*SET EXERCISE*:
Set down the data below without change, skipping the pictures it holds.
........
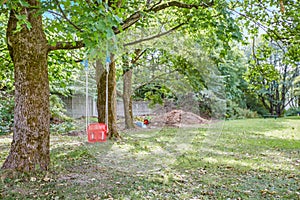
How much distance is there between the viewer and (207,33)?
5211mm

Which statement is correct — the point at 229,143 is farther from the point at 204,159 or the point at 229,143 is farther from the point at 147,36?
the point at 147,36

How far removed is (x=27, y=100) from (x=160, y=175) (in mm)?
1769

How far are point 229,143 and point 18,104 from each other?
4446 millimetres

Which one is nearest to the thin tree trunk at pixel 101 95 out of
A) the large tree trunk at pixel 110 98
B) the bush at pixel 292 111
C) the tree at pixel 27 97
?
the large tree trunk at pixel 110 98

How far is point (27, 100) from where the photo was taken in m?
2.93

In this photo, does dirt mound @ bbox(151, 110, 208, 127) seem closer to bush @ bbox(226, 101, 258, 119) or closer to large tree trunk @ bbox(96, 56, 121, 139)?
large tree trunk @ bbox(96, 56, 121, 139)

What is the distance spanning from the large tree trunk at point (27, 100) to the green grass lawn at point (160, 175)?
0.68 ft

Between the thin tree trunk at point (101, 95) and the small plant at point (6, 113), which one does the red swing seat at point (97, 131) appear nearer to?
the thin tree trunk at point (101, 95)

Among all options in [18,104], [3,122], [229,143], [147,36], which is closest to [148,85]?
[147,36]

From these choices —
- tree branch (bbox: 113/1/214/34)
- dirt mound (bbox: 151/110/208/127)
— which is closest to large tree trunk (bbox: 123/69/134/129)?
dirt mound (bbox: 151/110/208/127)

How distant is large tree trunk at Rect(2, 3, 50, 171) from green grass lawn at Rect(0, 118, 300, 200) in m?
0.21

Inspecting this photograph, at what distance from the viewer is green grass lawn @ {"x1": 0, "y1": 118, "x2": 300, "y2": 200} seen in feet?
8.31

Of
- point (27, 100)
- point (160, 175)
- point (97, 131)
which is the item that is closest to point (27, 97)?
point (27, 100)

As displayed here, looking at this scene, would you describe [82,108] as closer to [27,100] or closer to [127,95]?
[127,95]
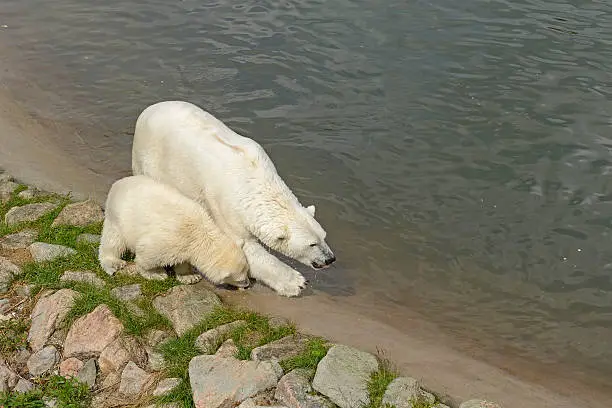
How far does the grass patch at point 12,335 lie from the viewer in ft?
20.5

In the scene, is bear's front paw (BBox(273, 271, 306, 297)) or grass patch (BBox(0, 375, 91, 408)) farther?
bear's front paw (BBox(273, 271, 306, 297))

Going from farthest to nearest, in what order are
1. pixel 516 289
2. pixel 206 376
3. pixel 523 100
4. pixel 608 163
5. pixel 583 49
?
pixel 583 49, pixel 523 100, pixel 608 163, pixel 516 289, pixel 206 376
........
*SOLUTION TO THE EXERCISE*:
How much distance is there between the viewer and (207,33)?
5211mm

Which statement is correct — the point at 229,143 is farther from the point at 204,159 or the point at 229,143 is farther from the point at 147,36?
the point at 147,36

How far removed is (x=27, y=100) from (x=160, y=175) (in mm)?
1769

How far are point 229,143 and point 18,104 from each other?
4446 millimetres

Which one is nearest to the thin tree trunk at pixel 101 95 out of
A) the large tree trunk at pixel 110 98
B) the bush at pixel 292 111
C) the tree at pixel 27 97
?
the large tree trunk at pixel 110 98

How far is point (27, 100) from where the photo was taken in m?
2.93

In this photo, does dirt mound @ bbox(151, 110, 208, 127) seem closer to bush @ bbox(226, 101, 258, 119) or closer to large tree trunk @ bbox(96, 56, 121, 139)?
large tree trunk @ bbox(96, 56, 121, 139)

What is the distance spanning from the large tree trunk at point (27, 100) to the green grass lawn at point (160, 175)?
0.68 ft

Between the thin tree trunk at point (101, 95) and the small plant at point (6, 113), which one does the red swing seat at point (97, 131) appear nearer to?
the thin tree trunk at point (101, 95)

Among all options in [18,104], [3,122], [229,143], [147,36], which is closest to [148,85]?
[147,36]

From these choices —
- tree branch (bbox: 113/1/214/34)
- dirt mound (bbox: 151/110/208/127)
— which is closest to large tree trunk (bbox: 123/69/134/129)?
dirt mound (bbox: 151/110/208/127)

How distant is large tree trunk at Rect(2, 3, 50, 171) from green grass lawn at Rect(0, 118, 300, 200) in m?
0.21

Inspecting this photograph, at what distance from the viewer is green grass lawn @ {"x1": 0, "y1": 118, "x2": 300, "y2": 200} seen in feet?
8.31

Of
- point (27, 100)
- point (160, 175)
- point (97, 131)
which is the item that is closest to point (27, 97)?
point (27, 100)

As displayed here, looking at this scene, would you describe [82,108] as closer to [27,100] or closer to [127,95]?
[127,95]
How far does the grass patch at point 12,335 lie from the viewer in ft?
20.5

In the scene, is bear's front paw (BBox(273, 271, 306, 297)) or grass patch (BBox(0, 375, 91, 408)) farther?
bear's front paw (BBox(273, 271, 306, 297))

Going from farthest to nearest, in what order are
1. pixel 516 289
2. pixel 206 376
3. pixel 523 100
4. pixel 608 163
5. pixel 583 49
?
pixel 583 49, pixel 523 100, pixel 608 163, pixel 516 289, pixel 206 376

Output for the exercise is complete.